Senior Endpoint Engineer

Overview

Systems Planning and Analysis, Inc. (SPA) delivers high-impact, technical solutions to complex national security issues. With over 50 years of business expertise and consistent growth, we are known for continuous innovation for our government customers, in both the US and abroad. Our exceptionally talented team is highly collaborative in spirit and practice, producing Results that Matter . Come work with the best! We offer opportunity, unique challenges, and clear-sighted commitment to the mission. SPA: Objective. Responsive. Trusted.

We are seeking a Senior Endpoint Engineer to lead the design, deployment, and operation of modern endpoint management across the enterprise. This role sits at the intersection of user experience, security, and scalable operations-translating modern Microsoft capabilities into reliable, compliant, and repeatable outcomes.

You will be responsible for building and operating a secure, zero-touch endpoint lifecycle using Microsoft Intune, Windows Autopilot, and supporting automation.
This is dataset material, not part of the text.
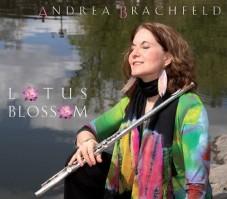 Andrea Brachfeld 's Lotus Blossom 2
Success in this role requires both technical depth and systems thinking: understanding how endpoint decisions affect security posture, compliance obligations, operational efficiency, and workforce productivity.

Responsibilities

Endpoint Architecture & Lifecycle

• Architect, deploy, and manage Microsoft Intune for the whole device and application lifecycle management across Windows, macOS, iOS, and Android.
• Design and optimize Windows Autopilot for zero-touch provisioning, rapid onboarding, and consistent device standards.
• Own device configuration profiles, compliance policies, and enforcement models aligned to enterprise security requirements.

Security & Compliance

• Implement Application Protection Policies (APP) and Mobile Application Management (MAM) to secure corporate data without compromising usability.
• Deploy and maintain endpoint security baselines, integrating Intune with Microsoft Defender for Endpoint.
• Manage Windows Update for Business, feature update rings, and patch cadence to balance stability, security, and user impact.
• Monitor and report on device health, compliance, and security posture using Intune analytics and endpoint reporting.

Automation & Operations

• Automate enrollment, application deployment, remediation, and reporting using PowerShell and Microsoft Graph API.
• Troubleshoot and resolve complex endpoint issues across heterogeneous environments, including hybrid identity scenarios.
• Document architectures, configurations, and operational procedures to support auditability and operational continuity.

Qualifications

Required Qualifications:

• 5+ years of experience in endpoint engineering or endpoint management roles.
• Deep expertise with Microsoft Intune, Windows Autopilot, and Azure AD / Entra ID integration.
• Strong working knowledge of modern management concepts, conditional access, compliance policies, and security baselines.
• Proficiency in PowerShell scripting and automation using Microsoft Graph API.
• Hands-on experience managing Windows 10/11, macOS, and mobile platforms at scale.
• Familiarity with Microsoft 365 security and compliance capabilities.
• Demonstrated ability to operate independently, diagnose complex issues, and drive solutions to completion.

Desired Qualifications:

• Microsoft certifications such as MD-102 (Endpoint Administrator) or MS-102 (Microsoft 365 Administrator).
• Experience with Microsoft Defender for Endpoint, BitLocker, and the Enterprise Mobility + Security (EMS) suite.
• Knowledge of Group Policy, Active Directory, and hybrid identity environments.
• Exposure to SCCM/MECM in co-management scenarios.
• Familiarity with regulatory and compliance frameworks such as NIST SP 800-53, CMMC, and FedRAMP.
• Ability to obtain and maintain a security clearance.